Analysis to Empower Your Organization
Controlling the Risk of Fraud, Waste, and Abuse
The strength of your health plan’s service to your members relies on your focus in determining accurate plan liability. Payment Integrity is essential for making sure that a health claim is paid per contract terms and without waste, abusive practices or fraudulent intent.
This isn’t just calculating the claim correctly. It’s about making sure that the claim accurately represents the services rendered. Detecting aberrant patterns in healthcare claims is key to defending against the threat of fraud, waste, and abuse, which siphons hundreds of billions of dollars each year from the healthcare system.
Proactive Detection Analytics
Context4 Medical Payment Integrity, part of the Context4 Health Plans Suite, combines a deep library of pre-built rules with an array of pre-built analytics and user-driven data extracts. All of this helps you to identify potential FWA situations affecting your plan today, and analyze the data needed to investigate those cases.
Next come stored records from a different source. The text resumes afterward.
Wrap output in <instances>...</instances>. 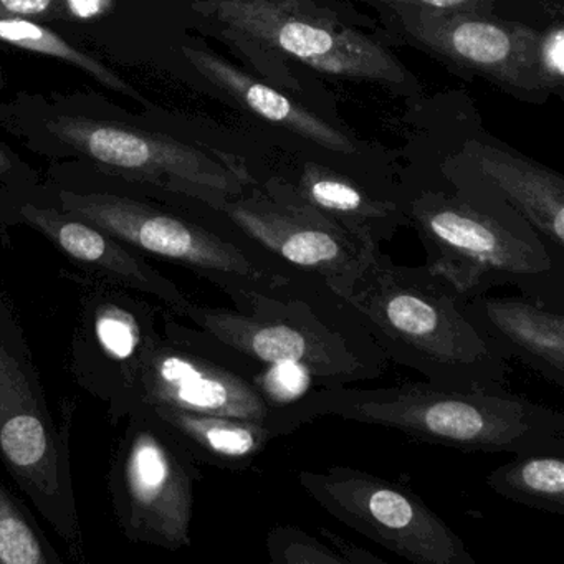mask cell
<instances>
[{
  "label": "cell",
  "instance_id": "cell-1",
  "mask_svg": "<svg viewBox=\"0 0 564 564\" xmlns=\"http://www.w3.org/2000/svg\"><path fill=\"white\" fill-rule=\"evenodd\" d=\"M332 293L389 362L438 388H505L508 361L468 319L465 296L427 267L399 265L376 246L358 279Z\"/></svg>",
  "mask_w": 564,
  "mask_h": 564
},
{
  "label": "cell",
  "instance_id": "cell-2",
  "mask_svg": "<svg viewBox=\"0 0 564 564\" xmlns=\"http://www.w3.org/2000/svg\"><path fill=\"white\" fill-rule=\"evenodd\" d=\"M296 429L319 417L376 425L438 447L485 454H564V414L507 389L315 388L292 412Z\"/></svg>",
  "mask_w": 564,
  "mask_h": 564
},
{
  "label": "cell",
  "instance_id": "cell-3",
  "mask_svg": "<svg viewBox=\"0 0 564 564\" xmlns=\"http://www.w3.org/2000/svg\"><path fill=\"white\" fill-rule=\"evenodd\" d=\"M180 316L210 351L247 376L273 362H296L319 388L381 378L389 361L328 286L290 283L280 295L252 296L242 308L187 302Z\"/></svg>",
  "mask_w": 564,
  "mask_h": 564
},
{
  "label": "cell",
  "instance_id": "cell-4",
  "mask_svg": "<svg viewBox=\"0 0 564 564\" xmlns=\"http://www.w3.org/2000/svg\"><path fill=\"white\" fill-rule=\"evenodd\" d=\"M402 209L424 246L425 267L465 299L514 286L564 312V256L507 204L458 187L404 196Z\"/></svg>",
  "mask_w": 564,
  "mask_h": 564
},
{
  "label": "cell",
  "instance_id": "cell-5",
  "mask_svg": "<svg viewBox=\"0 0 564 564\" xmlns=\"http://www.w3.org/2000/svg\"><path fill=\"white\" fill-rule=\"evenodd\" d=\"M74 409L65 405L58 424L14 303L0 292V462L72 557L82 563L84 531L70 460Z\"/></svg>",
  "mask_w": 564,
  "mask_h": 564
},
{
  "label": "cell",
  "instance_id": "cell-6",
  "mask_svg": "<svg viewBox=\"0 0 564 564\" xmlns=\"http://www.w3.org/2000/svg\"><path fill=\"white\" fill-rule=\"evenodd\" d=\"M61 209L74 214L144 256L203 276L242 308L252 296L280 295L290 280L209 224L170 213L137 197L111 193H58Z\"/></svg>",
  "mask_w": 564,
  "mask_h": 564
},
{
  "label": "cell",
  "instance_id": "cell-7",
  "mask_svg": "<svg viewBox=\"0 0 564 564\" xmlns=\"http://www.w3.org/2000/svg\"><path fill=\"white\" fill-rule=\"evenodd\" d=\"M124 422L108 470L118 528L130 543L189 547L199 464L147 405H134Z\"/></svg>",
  "mask_w": 564,
  "mask_h": 564
},
{
  "label": "cell",
  "instance_id": "cell-8",
  "mask_svg": "<svg viewBox=\"0 0 564 564\" xmlns=\"http://www.w3.org/2000/svg\"><path fill=\"white\" fill-rule=\"evenodd\" d=\"M247 187L227 196L187 199L209 210L214 223L206 224L242 243L290 282L336 292L358 279L376 246L312 210L260 191L249 193Z\"/></svg>",
  "mask_w": 564,
  "mask_h": 564
},
{
  "label": "cell",
  "instance_id": "cell-9",
  "mask_svg": "<svg viewBox=\"0 0 564 564\" xmlns=\"http://www.w3.org/2000/svg\"><path fill=\"white\" fill-rule=\"evenodd\" d=\"M70 279L78 289V312L68 369L118 425L137 405L141 369L161 333V312L143 293L100 276L78 272Z\"/></svg>",
  "mask_w": 564,
  "mask_h": 564
},
{
  "label": "cell",
  "instance_id": "cell-10",
  "mask_svg": "<svg viewBox=\"0 0 564 564\" xmlns=\"http://www.w3.org/2000/svg\"><path fill=\"white\" fill-rule=\"evenodd\" d=\"M300 487L336 520L414 564H475L460 536L405 485L359 468L303 470Z\"/></svg>",
  "mask_w": 564,
  "mask_h": 564
},
{
  "label": "cell",
  "instance_id": "cell-11",
  "mask_svg": "<svg viewBox=\"0 0 564 564\" xmlns=\"http://www.w3.org/2000/svg\"><path fill=\"white\" fill-rule=\"evenodd\" d=\"M47 130L98 166L170 193L203 199L237 194L253 183L236 167L161 134L130 130L84 117H58Z\"/></svg>",
  "mask_w": 564,
  "mask_h": 564
},
{
  "label": "cell",
  "instance_id": "cell-12",
  "mask_svg": "<svg viewBox=\"0 0 564 564\" xmlns=\"http://www.w3.org/2000/svg\"><path fill=\"white\" fill-rule=\"evenodd\" d=\"M161 316L163 332L144 359L137 404L249 419L275 429L280 437L286 435L246 372L210 351L171 313Z\"/></svg>",
  "mask_w": 564,
  "mask_h": 564
},
{
  "label": "cell",
  "instance_id": "cell-13",
  "mask_svg": "<svg viewBox=\"0 0 564 564\" xmlns=\"http://www.w3.org/2000/svg\"><path fill=\"white\" fill-rule=\"evenodd\" d=\"M230 31L275 47L323 74L404 84L405 72L371 39L280 0H204L196 4Z\"/></svg>",
  "mask_w": 564,
  "mask_h": 564
},
{
  "label": "cell",
  "instance_id": "cell-14",
  "mask_svg": "<svg viewBox=\"0 0 564 564\" xmlns=\"http://www.w3.org/2000/svg\"><path fill=\"white\" fill-rule=\"evenodd\" d=\"M408 29L432 51L471 70L517 87H543L538 67L540 37L528 29L513 28L467 12H442L414 8Z\"/></svg>",
  "mask_w": 564,
  "mask_h": 564
},
{
  "label": "cell",
  "instance_id": "cell-15",
  "mask_svg": "<svg viewBox=\"0 0 564 564\" xmlns=\"http://www.w3.org/2000/svg\"><path fill=\"white\" fill-rule=\"evenodd\" d=\"M18 219L41 232L80 272L100 276L163 303L164 312L180 316L189 299L173 280L148 262L144 253L107 230L55 207L24 203Z\"/></svg>",
  "mask_w": 564,
  "mask_h": 564
},
{
  "label": "cell",
  "instance_id": "cell-16",
  "mask_svg": "<svg viewBox=\"0 0 564 564\" xmlns=\"http://www.w3.org/2000/svg\"><path fill=\"white\" fill-rule=\"evenodd\" d=\"M465 313L505 361L564 389V312L531 296H468Z\"/></svg>",
  "mask_w": 564,
  "mask_h": 564
},
{
  "label": "cell",
  "instance_id": "cell-17",
  "mask_svg": "<svg viewBox=\"0 0 564 564\" xmlns=\"http://www.w3.org/2000/svg\"><path fill=\"white\" fill-rule=\"evenodd\" d=\"M263 193L280 203L312 210L371 246H381L408 226L402 197L378 193L318 164H305L292 181H269Z\"/></svg>",
  "mask_w": 564,
  "mask_h": 564
},
{
  "label": "cell",
  "instance_id": "cell-18",
  "mask_svg": "<svg viewBox=\"0 0 564 564\" xmlns=\"http://www.w3.org/2000/svg\"><path fill=\"white\" fill-rule=\"evenodd\" d=\"M474 173L457 186L501 200L520 214L536 232L564 256V181L553 171L495 148L471 143Z\"/></svg>",
  "mask_w": 564,
  "mask_h": 564
},
{
  "label": "cell",
  "instance_id": "cell-19",
  "mask_svg": "<svg viewBox=\"0 0 564 564\" xmlns=\"http://www.w3.org/2000/svg\"><path fill=\"white\" fill-rule=\"evenodd\" d=\"M147 408L197 464L227 471L249 470L270 442L280 437L275 429L249 419L200 414L171 405Z\"/></svg>",
  "mask_w": 564,
  "mask_h": 564
},
{
  "label": "cell",
  "instance_id": "cell-20",
  "mask_svg": "<svg viewBox=\"0 0 564 564\" xmlns=\"http://www.w3.org/2000/svg\"><path fill=\"white\" fill-rule=\"evenodd\" d=\"M181 51L200 75H204L207 80L213 82L216 87L226 91L257 117L263 118L276 127L286 128L326 150L345 154L355 153V143L345 133L336 130L335 127L326 123L316 115L310 113L305 108L290 100L286 95H282L250 75L243 74L213 52L193 47H183Z\"/></svg>",
  "mask_w": 564,
  "mask_h": 564
},
{
  "label": "cell",
  "instance_id": "cell-21",
  "mask_svg": "<svg viewBox=\"0 0 564 564\" xmlns=\"http://www.w3.org/2000/svg\"><path fill=\"white\" fill-rule=\"evenodd\" d=\"M485 481L505 500L564 517V454L514 455Z\"/></svg>",
  "mask_w": 564,
  "mask_h": 564
},
{
  "label": "cell",
  "instance_id": "cell-22",
  "mask_svg": "<svg viewBox=\"0 0 564 564\" xmlns=\"http://www.w3.org/2000/svg\"><path fill=\"white\" fill-rule=\"evenodd\" d=\"M0 42L12 45V47L22 48V51L34 52V54L47 55V57L67 62V64L75 65V67L97 78L105 87L128 95L140 104L148 105L147 98L141 97L131 85H128L123 78L118 77L107 65L101 64L91 55L78 51L61 35L55 34L44 25L37 24L35 21L0 19Z\"/></svg>",
  "mask_w": 564,
  "mask_h": 564
},
{
  "label": "cell",
  "instance_id": "cell-23",
  "mask_svg": "<svg viewBox=\"0 0 564 564\" xmlns=\"http://www.w3.org/2000/svg\"><path fill=\"white\" fill-rule=\"evenodd\" d=\"M0 564H65L34 514L0 480Z\"/></svg>",
  "mask_w": 564,
  "mask_h": 564
},
{
  "label": "cell",
  "instance_id": "cell-24",
  "mask_svg": "<svg viewBox=\"0 0 564 564\" xmlns=\"http://www.w3.org/2000/svg\"><path fill=\"white\" fill-rule=\"evenodd\" d=\"M249 378L286 435L299 431L292 412L313 389L319 388L313 372L296 362H273L256 369Z\"/></svg>",
  "mask_w": 564,
  "mask_h": 564
},
{
  "label": "cell",
  "instance_id": "cell-25",
  "mask_svg": "<svg viewBox=\"0 0 564 564\" xmlns=\"http://www.w3.org/2000/svg\"><path fill=\"white\" fill-rule=\"evenodd\" d=\"M265 544L275 564H345L332 546L293 524L270 528Z\"/></svg>",
  "mask_w": 564,
  "mask_h": 564
},
{
  "label": "cell",
  "instance_id": "cell-26",
  "mask_svg": "<svg viewBox=\"0 0 564 564\" xmlns=\"http://www.w3.org/2000/svg\"><path fill=\"white\" fill-rule=\"evenodd\" d=\"M538 67L547 87H561L564 78V31L561 25L550 29L538 45Z\"/></svg>",
  "mask_w": 564,
  "mask_h": 564
},
{
  "label": "cell",
  "instance_id": "cell-27",
  "mask_svg": "<svg viewBox=\"0 0 564 564\" xmlns=\"http://www.w3.org/2000/svg\"><path fill=\"white\" fill-rule=\"evenodd\" d=\"M0 19H62L61 0H0Z\"/></svg>",
  "mask_w": 564,
  "mask_h": 564
},
{
  "label": "cell",
  "instance_id": "cell-28",
  "mask_svg": "<svg viewBox=\"0 0 564 564\" xmlns=\"http://www.w3.org/2000/svg\"><path fill=\"white\" fill-rule=\"evenodd\" d=\"M62 18L91 22L110 14L115 0H61Z\"/></svg>",
  "mask_w": 564,
  "mask_h": 564
},
{
  "label": "cell",
  "instance_id": "cell-29",
  "mask_svg": "<svg viewBox=\"0 0 564 564\" xmlns=\"http://www.w3.org/2000/svg\"><path fill=\"white\" fill-rule=\"evenodd\" d=\"M319 534L325 538L333 550L341 556L345 564H369V563H384L382 557L376 556V554L369 553L365 547L358 546L352 541L345 540V538L336 534L335 531L328 530V528L319 527Z\"/></svg>",
  "mask_w": 564,
  "mask_h": 564
},
{
  "label": "cell",
  "instance_id": "cell-30",
  "mask_svg": "<svg viewBox=\"0 0 564 564\" xmlns=\"http://www.w3.org/2000/svg\"><path fill=\"white\" fill-rule=\"evenodd\" d=\"M395 4L414 6L442 12H467L478 14L488 8L487 0H392Z\"/></svg>",
  "mask_w": 564,
  "mask_h": 564
},
{
  "label": "cell",
  "instance_id": "cell-31",
  "mask_svg": "<svg viewBox=\"0 0 564 564\" xmlns=\"http://www.w3.org/2000/svg\"><path fill=\"white\" fill-rule=\"evenodd\" d=\"M11 160H9L8 154H6V151L2 150V147H0V176L8 173V171H11Z\"/></svg>",
  "mask_w": 564,
  "mask_h": 564
}]
</instances>
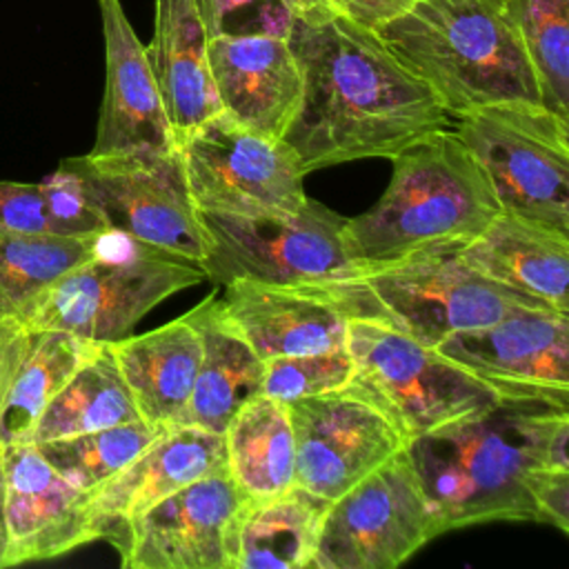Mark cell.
<instances>
[{
  "mask_svg": "<svg viewBox=\"0 0 569 569\" xmlns=\"http://www.w3.org/2000/svg\"><path fill=\"white\" fill-rule=\"evenodd\" d=\"M287 42L302 93L280 140L302 173L362 158H391L451 127L436 93L382 38L338 11L293 13Z\"/></svg>",
  "mask_w": 569,
  "mask_h": 569,
  "instance_id": "obj_1",
  "label": "cell"
},
{
  "mask_svg": "<svg viewBox=\"0 0 569 569\" xmlns=\"http://www.w3.org/2000/svg\"><path fill=\"white\" fill-rule=\"evenodd\" d=\"M569 409L498 400L407 442L438 533L493 520H538L540 469H569Z\"/></svg>",
  "mask_w": 569,
  "mask_h": 569,
  "instance_id": "obj_2",
  "label": "cell"
},
{
  "mask_svg": "<svg viewBox=\"0 0 569 569\" xmlns=\"http://www.w3.org/2000/svg\"><path fill=\"white\" fill-rule=\"evenodd\" d=\"M391 160L380 200L342 227L345 251L358 273L465 249L502 211L485 171L451 127L413 140Z\"/></svg>",
  "mask_w": 569,
  "mask_h": 569,
  "instance_id": "obj_3",
  "label": "cell"
},
{
  "mask_svg": "<svg viewBox=\"0 0 569 569\" xmlns=\"http://www.w3.org/2000/svg\"><path fill=\"white\" fill-rule=\"evenodd\" d=\"M376 33L451 120L502 102H542L513 0H416Z\"/></svg>",
  "mask_w": 569,
  "mask_h": 569,
  "instance_id": "obj_4",
  "label": "cell"
},
{
  "mask_svg": "<svg viewBox=\"0 0 569 569\" xmlns=\"http://www.w3.org/2000/svg\"><path fill=\"white\" fill-rule=\"evenodd\" d=\"M202 280L200 264L104 231L96 253L44 289L20 322L24 329H62L89 342H116L156 305Z\"/></svg>",
  "mask_w": 569,
  "mask_h": 569,
  "instance_id": "obj_5",
  "label": "cell"
},
{
  "mask_svg": "<svg viewBox=\"0 0 569 569\" xmlns=\"http://www.w3.org/2000/svg\"><path fill=\"white\" fill-rule=\"evenodd\" d=\"M347 351L353 362L347 389L382 411L407 442L498 402L462 367L391 325L351 320Z\"/></svg>",
  "mask_w": 569,
  "mask_h": 569,
  "instance_id": "obj_6",
  "label": "cell"
},
{
  "mask_svg": "<svg viewBox=\"0 0 569 569\" xmlns=\"http://www.w3.org/2000/svg\"><path fill=\"white\" fill-rule=\"evenodd\" d=\"M498 204L569 233V120L542 102H502L451 120Z\"/></svg>",
  "mask_w": 569,
  "mask_h": 569,
  "instance_id": "obj_7",
  "label": "cell"
},
{
  "mask_svg": "<svg viewBox=\"0 0 569 569\" xmlns=\"http://www.w3.org/2000/svg\"><path fill=\"white\" fill-rule=\"evenodd\" d=\"M204 276L224 287L233 280L307 284L358 273L342 242L347 218L307 200L293 213L227 216L200 211Z\"/></svg>",
  "mask_w": 569,
  "mask_h": 569,
  "instance_id": "obj_8",
  "label": "cell"
},
{
  "mask_svg": "<svg viewBox=\"0 0 569 569\" xmlns=\"http://www.w3.org/2000/svg\"><path fill=\"white\" fill-rule=\"evenodd\" d=\"M109 231L202 267L204 233L176 149L78 156L60 162Z\"/></svg>",
  "mask_w": 569,
  "mask_h": 569,
  "instance_id": "obj_9",
  "label": "cell"
},
{
  "mask_svg": "<svg viewBox=\"0 0 569 569\" xmlns=\"http://www.w3.org/2000/svg\"><path fill=\"white\" fill-rule=\"evenodd\" d=\"M189 193L200 211L227 216L293 213L309 200L291 149L224 111L178 142Z\"/></svg>",
  "mask_w": 569,
  "mask_h": 569,
  "instance_id": "obj_10",
  "label": "cell"
},
{
  "mask_svg": "<svg viewBox=\"0 0 569 569\" xmlns=\"http://www.w3.org/2000/svg\"><path fill=\"white\" fill-rule=\"evenodd\" d=\"M440 536L407 451L329 502L313 569H393Z\"/></svg>",
  "mask_w": 569,
  "mask_h": 569,
  "instance_id": "obj_11",
  "label": "cell"
},
{
  "mask_svg": "<svg viewBox=\"0 0 569 569\" xmlns=\"http://www.w3.org/2000/svg\"><path fill=\"white\" fill-rule=\"evenodd\" d=\"M389 325L436 347L442 338L496 322L516 307L551 309L542 300L471 269L460 249L422 253L356 273Z\"/></svg>",
  "mask_w": 569,
  "mask_h": 569,
  "instance_id": "obj_12",
  "label": "cell"
},
{
  "mask_svg": "<svg viewBox=\"0 0 569 569\" xmlns=\"http://www.w3.org/2000/svg\"><path fill=\"white\" fill-rule=\"evenodd\" d=\"M220 307L262 360L347 347L351 320L389 325L376 296L356 276L307 284L233 280L224 284Z\"/></svg>",
  "mask_w": 569,
  "mask_h": 569,
  "instance_id": "obj_13",
  "label": "cell"
},
{
  "mask_svg": "<svg viewBox=\"0 0 569 569\" xmlns=\"http://www.w3.org/2000/svg\"><path fill=\"white\" fill-rule=\"evenodd\" d=\"M433 349L498 400L569 409V313L516 307L496 322L442 338Z\"/></svg>",
  "mask_w": 569,
  "mask_h": 569,
  "instance_id": "obj_14",
  "label": "cell"
},
{
  "mask_svg": "<svg viewBox=\"0 0 569 569\" xmlns=\"http://www.w3.org/2000/svg\"><path fill=\"white\" fill-rule=\"evenodd\" d=\"M293 427V485L336 500L407 447L371 402L347 387L287 402Z\"/></svg>",
  "mask_w": 569,
  "mask_h": 569,
  "instance_id": "obj_15",
  "label": "cell"
},
{
  "mask_svg": "<svg viewBox=\"0 0 569 569\" xmlns=\"http://www.w3.org/2000/svg\"><path fill=\"white\" fill-rule=\"evenodd\" d=\"M244 500L222 469L164 496L104 540L127 569H227L224 531Z\"/></svg>",
  "mask_w": 569,
  "mask_h": 569,
  "instance_id": "obj_16",
  "label": "cell"
},
{
  "mask_svg": "<svg viewBox=\"0 0 569 569\" xmlns=\"http://www.w3.org/2000/svg\"><path fill=\"white\" fill-rule=\"evenodd\" d=\"M9 567L98 540L89 493L64 480L33 442L2 447Z\"/></svg>",
  "mask_w": 569,
  "mask_h": 569,
  "instance_id": "obj_17",
  "label": "cell"
},
{
  "mask_svg": "<svg viewBox=\"0 0 569 569\" xmlns=\"http://www.w3.org/2000/svg\"><path fill=\"white\" fill-rule=\"evenodd\" d=\"M104 38V96L89 153L169 151L176 140L156 87L147 51L120 0H98Z\"/></svg>",
  "mask_w": 569,
  "mask_h": 569,
  "instance_id": "obj_18",
  "label": "cell"
},
{
  "mask_svg": "<svg viewBox=\"0 0 569 569\" xmlns=\"http://www.w3.org/2000/svg\"><path fill=\"white\" fill-rule=\"evenodd\" d=\"M209 67L229 118L264 136H282L302 93L300 67L287 38H209Z\"/></svg>",
  "mask_w": 569,
  "mask_h": 569,
  "instance_id": "obj_19",
  "label": "cell"
},
{
  "mask_svg": "<svg viewBox=\"0 0 569 569\" xmlns=\"http://www.w3.org/2000/svg\"><path fill=\"white\" fill-rule=\"evenodd\" d=\"M227 469L222 433L169 425L122 471L89 493L98 538L129 522L164 496Z\"/></svg>",
  "mask_w": 569,
  "mask_h": 569,
  "instance_id": "obj_20",
  "label": "cell"
},
{
  "mask_svg": "<svg viewBox=\"0 0 569 569\" xmlns=\"http://www.w3.org/2000/svg\"><path fill=\"white\" fill-rule=\"evenodd\" d=\"M144 51L176 142L222 111L198 0H153V36Z\"/></svg>",
  "mask_w": 569,
  "mask_h": 569,
  "instance_id": "obj_21",
  "label": "cell"
},
{
  "mask_svg": "<svg viewBox=\"0 0 569 569\" xmlns=\"http://www.w3.org/2000/svg\"><path fill=\"white\" fill-rule=\"evenodd\" d=\"M478 273L525 291L553 311L569 313V233L551 224L500 211L460 249Z\"/></svg>",
  "mask_w": 569,
  "mask_h": 569,
  "instance_id": "obj_22",
  "label": "cell"
},
{
  "mask_svg": "<svg viewBox=\"0 0 569 569\" xmlns=\"http://www.w3.org/2000/svg\"><path fill=\"white\" fill-rule=\"evenodd\" d=\"M329 502L300 485L276 496L247 498L224 531L227 569L311 567Z\"/></svg>",
  "mask_w": 569,
  "mask_h": 569,
  "instance_id": "obj_23",
  "label": "cell"
},
{
  "mask_svg": "<svg viewBox=\"0 0 569 569\" xmlns=\"http://www.w3.org/2000/svg\"><path fill=\"white\" fill-rule=\"evenodd\" d=\"M184 316L200 336V365L178 425L222 433L231 416L260 393L264 360L224 316L218 293H209Z\"/></svg>",
  "mask_w": 569,
  "mask_h": 569,
  "instance_id": "obj_24",
  "label": "cell"
},
{
  "mask_svg": "<svg viewBox=\"0 0 569 569\" xmlns=\"http://www.w3.org/2000/svg\"><path fill=\"white\" fill-rule=\"evenodd\" d=\"M109 347L138 416L151 427L178 425L200 365V336L189 318L180 316L142 336H124Z\"/></svg>",
  "mask_w": 569,
  "mask_h": 569,
  "instance_id": "obj_25",
  "label": "cell"
},
{
  "mask_svg": "<svg viewBox=\"0 0 569 569\" xmlns=\"http://www.w3.org/2000/svg\"><path fill=\"white\" fill-rule=\"evenodd\" d=\"M227 471L247 498L276 496L293 485L289 407L267 393L249 398L227 422Z\"/></svg>",
  "mask_w": 569,
  "mask_h": 569,
  "instance_id": "obj_26",
  "label": "cell"
},
{
  "mask_svg": "<svg viewBox=\"0 0 569 569\" xmlns=\"http://www.w3.org/2000/svg\"><path fill=\"white\" fill-rule=\"evenodd\" d=\"M98 345L62 329H27L0 402V449L29 440L49 400Z\"/></svg>",
  "mask_w": 569,
  "mask_h": 569,
  "instance_id": "obj_27",
  "label": "cell"
},
{
  "mask_svg": "<svg viewBox=\"0 0 569 569\" xmlns=\"http://www.w3.org/2000/svg\"><path fill=\"white\" fill-rule=\"evenodd\" d=\"M142 420L109 342H100L49 400L27 442H47Z\"/></svg>",
  "mask_w": 569,
  "mask_h": 569,
  "instance_id": "obj_28",
  "label": "cell"
},
{
  "mask_svg": "<svg viewBox=\"0 0 569 569\" xmlns=\"http://www.w3.org/2000/svg\"><path fill=\"white\" fill-rule=\"evenodd\" d=\"M96 236H58L0 229V318H22L60 276L91 258Z\"/></svg>",
  "mask_w": 569,
  "mask_h": 569,
  "instance_id": "obj_29",
  "label": "cell"
},
{
  "mask_svg": "<svg viewBox=\"0 0 569 569\" xmlns=\"http://www.w3.org/2000/svg\"><path fill=\"white\" fill-rule=\"evenodd\" d=\"M0 229L58 236L109 231L78 182L62 169L38 184L0 182Z\"/></svg>",
  "mask_w": 569,
  "mask_h": 569,
  "instance_id": "obj_30",
  "label": "cell"
},
{
  "mask_svg": "<svg viewBox=\"0 0 569 569\" xmlns=\"http://www.w3.org/2000/svg\"><path fill=\"white\" fill-rule=\"evenodd\" d=\"M167 427H151L144 420L122 422L87 433L38 442L47 462L84 493L96 491L122 471Z\"/></svg>",
  "mask_w": 569,
  "mask_h": 569,
  "instance_id": "obj_31",
  "label": "cell"
},
{
  "mask_svg": "<svg viewBox=\"0 0 569 569\" xmlns=\"http://www.w3.org/2000/svg\"><path fill=\"white\" fill-rule=\"evenodd\" d=\"M513 11L542 104L569 120V0H513Z\"/></svg>",
  "mask_w": 569,
  "mask_h": 569,
  "instance_id": "obj_32",
  "label": "cell"
},
{
  "mask_svg": "<svg viewBox=\"0 0 569 569\" xmlns=\"http://www.w3.org/2000/svg\"><path fill=\"white\" fill-rule=\"evenodd\" d=\"M351 373L353 362L347 347L300 356H276L264 360L260 393L291 402L296 398L342 389Z\"/></svg>",
  "mask_w": 569,
  "mask_h": 569,
  "instance_id": "obj_33",
  "label": "cell"
},
{
  "mask_svg": "<svg viewBox=\"0 0 569 569\" xmlns=\"http://www.w3.org/2000/svg\"><path fill=\"white\" fill-rule=\"evenodd\" d=\"M209 38L276 36L287 38L293 11L284 0H198Z\"/></svg>",
  "mask_w": 569,
  "mask_h": 569,
  "instance_id": "obj_34",
  "label": "cell"
},
{
  "mask_svg": "<svg viewBox=\"0 0 569 569\" xmlns=\"http://www.w3.org/2000/svg\"><path fill=\"white\" fill-rule=\"evenodd\" d=\"M538 520L569 533V469L545 467L533 480Z\"/></svg>",
  "mask_w": 569,
  "mask_h": 569,
  "instance_id": "obj_35",
  "label": "cell"
},
{
  "mask_svg": "<svg viewBox=\"0 0 569 569\" xmlns=\"http://www.w3.org/2000/svg\"><path fill=\"white\" fill-rule=\"evenodd\" d=\"M416 0H331V9L365 29H380L405 13Z\"/></svg>",
  "mask_w": 569,
  "mask_h": 569,
  "instance_id": "obj_36",
  "label": "cell"
},
{
  "mask_svg": "<svg viewBox=\"0 0 569 569\" xmlns=\"http://www.w3.org/2000/svg\"><path fill=\"white\" fill-rule=\"evenodd\" d=\"M27 329L18 318H0V402L9 382V376L24 347Z\"/></svg>",
  "mask_w": 569,
  "mask_h": 569,
  "instance_id": "obj_37",
  "label": "cell"
},
{
  "mask_svg": "<svg viewBox=\"0 0 569 569\" xmlns=\"http://www.w3.org/2000/svg\"><path fill=\"white\" fill-rule=\"evenodd\" d=\"M9 567V531H7V505H4V467L0 449V569Z\"/></svg>",
  "mask_w": 569,
  "mask_h": 569,
  "instance_id": "obj_38",
  "label": "cell"
},
{
  "mask_svg": "<svg viewBox=\"0 0 569 569\" xmlns=\"http://www.w3.org/2000/svg\"><path fill=\"white\" fill-rule=\"evenodd\" d=\"M293 13H311V11H333L331 0H284Z\"/></svg>",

You’ll be made aware of potentially fraudulent claims before you pay, increasing the efficiency of your operations and lowering costs. Rapid isolation of FWA is not just important for your bottom line, but for the health and welfare of plan members.
The Power of Payment Integrity
Gain visibility into suspicious billing and treatment practices at the provider level using our sophisticated rules engine and thousands of pre-built rules.
Receive actionable insight into the problems identified with options for resolution.
Use our pre-built analytics to identify provider aberrant utilization patterns within your entire health plan.
Use our user-driven data extracts to prepare information needed for case investigations.
Analyze across all professional and facility claims within all coverage types, so no part of your health plan goes unguarded.